Stankoven’s line, working between Hall and Jackson Blake, is thriving, and Blake finished the job by scoring the game-winner.. For Carolina. strong secondary offense is more than a bonus in April—it’s the difference between surviving a dangerous stretch and taking control of the series.. The Hurricanes have long been dangerous when they find another gear. and if their second unit continues to generate at this pace. Ottawa’s opportunities will keep shrinking.

The day’s broader playoff chess also offered a reminder that coaching decisions can reset momentum quickly.. In Buffalo’s series work, coach Lindy Ruff went to Alex Lyon in Game 3.. With starter Ukko-Pekka Luukkonen likely needing a mental reset after allowing a red-line goal in Game 2. Lyon responded with 24 saves in a 3-1 win.. It’s the kind of bounce-back performance playoff teams crave: steady goaltending that removes doubt. especially when the opponent is chasing you for an equalizer.

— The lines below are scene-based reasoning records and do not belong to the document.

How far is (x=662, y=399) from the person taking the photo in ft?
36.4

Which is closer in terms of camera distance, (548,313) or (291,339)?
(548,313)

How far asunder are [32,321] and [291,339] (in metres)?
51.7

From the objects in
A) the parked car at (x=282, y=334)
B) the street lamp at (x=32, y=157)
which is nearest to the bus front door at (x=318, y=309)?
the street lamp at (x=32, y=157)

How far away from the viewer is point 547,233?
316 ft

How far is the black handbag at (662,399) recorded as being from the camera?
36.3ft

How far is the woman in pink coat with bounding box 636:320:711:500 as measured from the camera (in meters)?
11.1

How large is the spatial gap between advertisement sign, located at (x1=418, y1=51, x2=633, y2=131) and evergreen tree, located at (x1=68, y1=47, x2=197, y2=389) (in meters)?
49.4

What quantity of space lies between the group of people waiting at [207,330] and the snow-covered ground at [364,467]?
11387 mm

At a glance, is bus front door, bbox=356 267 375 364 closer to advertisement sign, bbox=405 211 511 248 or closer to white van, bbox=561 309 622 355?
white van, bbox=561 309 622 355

Depth showed up for Buffalo as well.. Noah Ostlund drew in for the injured Josh Norris and delivered an immediate impact. earning the primary assist on Buffalo’s first goal and the empty-netter that sealed the result.. Bowen Byram also scored in the series before the third period, extending Buffalo’s ability to compete earlier in games.. Misryoum’s lens here is straightforward: while the Sabres can generate moments, their long-term series risk remains power-play consistency.. Buffalo has failed to convert on its past 36 chances. and in the playoffs. those missed looks can decide who gets to flip a series.

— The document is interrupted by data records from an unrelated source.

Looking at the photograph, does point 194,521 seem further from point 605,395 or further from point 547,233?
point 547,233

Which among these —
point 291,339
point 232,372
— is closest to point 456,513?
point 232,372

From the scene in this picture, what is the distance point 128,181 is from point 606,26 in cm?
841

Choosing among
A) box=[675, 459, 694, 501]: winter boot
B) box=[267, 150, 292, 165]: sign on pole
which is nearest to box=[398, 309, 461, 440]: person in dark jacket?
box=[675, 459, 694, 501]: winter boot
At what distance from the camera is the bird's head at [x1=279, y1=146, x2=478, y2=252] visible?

Over in Colorado. Artturi Lehkonen continues to be the kind of playoff piece teams quietly build around but only truly appreciate when the games tighten.. Colorado’s 4-2 Game 3 victory over Los Angeles featured Cale Makar’s highlight-reel goal. but Misryoum focused on the supporting work—the screening effort. the puck theft behind the Kings net. and the way Lehkonen stayed connected to the sequence.. Lehkonen then added a short-handed goal in the final frame after a misfire created a two-on-one.. Those are the plays that don’t show up as “star” moments. yet they decide momentum in games that are rarely decided by one thing alone.

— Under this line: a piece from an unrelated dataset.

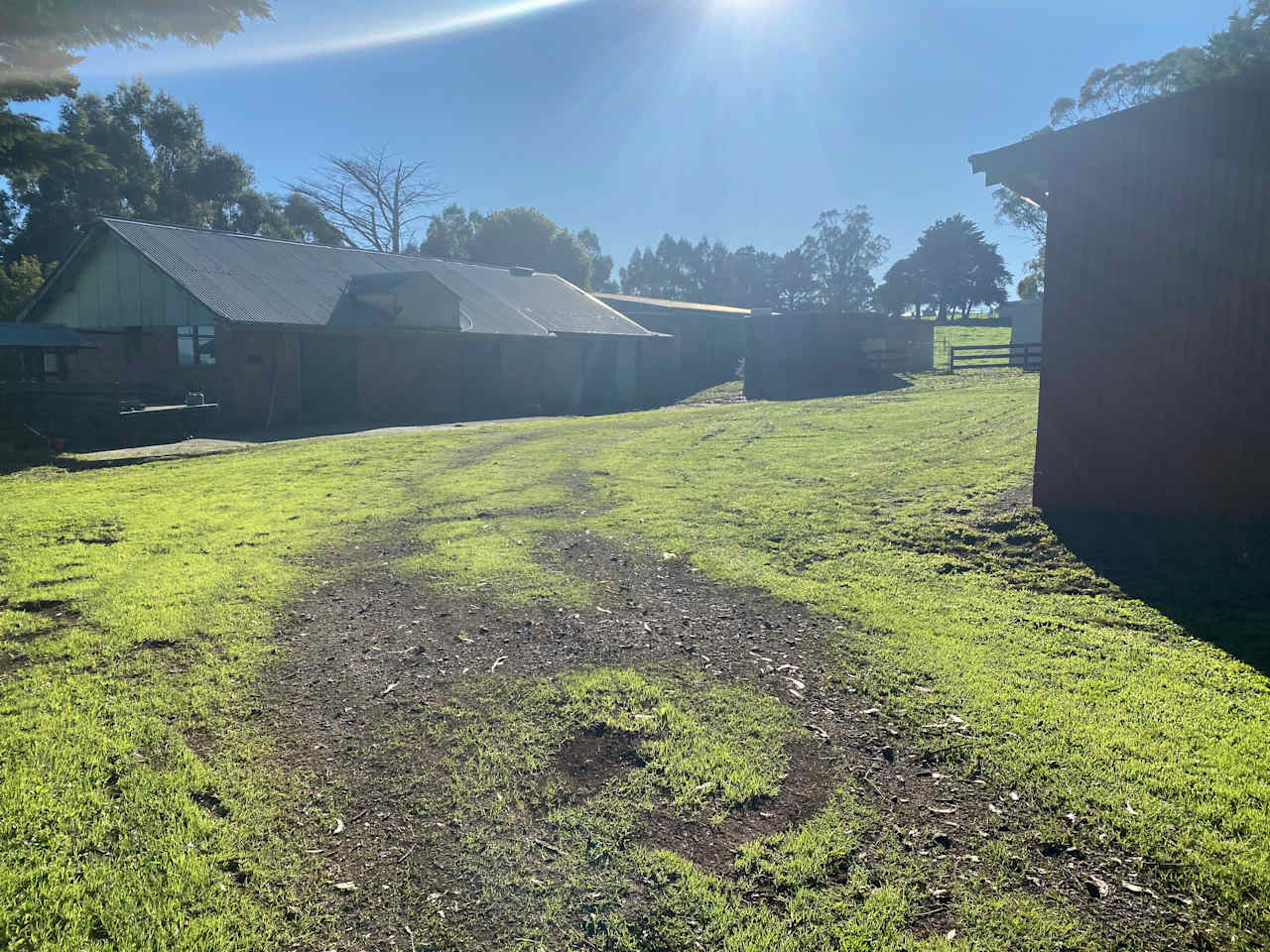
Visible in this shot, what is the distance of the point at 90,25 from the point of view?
1228cm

In the end, Ottawa’s series storyline isn’t just about being down 3-0.. It’s about habit, injury timing, and execution gaps stacking up at the worst possible moment.. Carolina’s tournament-like efficiency—especially through Stankoven and the supporting cast—has turned close games into repeatable outcomes.. For Ottawa, the next step can’t be simply “trying harder” or hoping the next shift changes everything.. Misryoum’s view is that the Senators need to correct the slow starts. fix the power play. and weather the defensive disruption—because the longer they stay in catch-up mode. the harder it becomes to play the kind of hockey that actually ends series.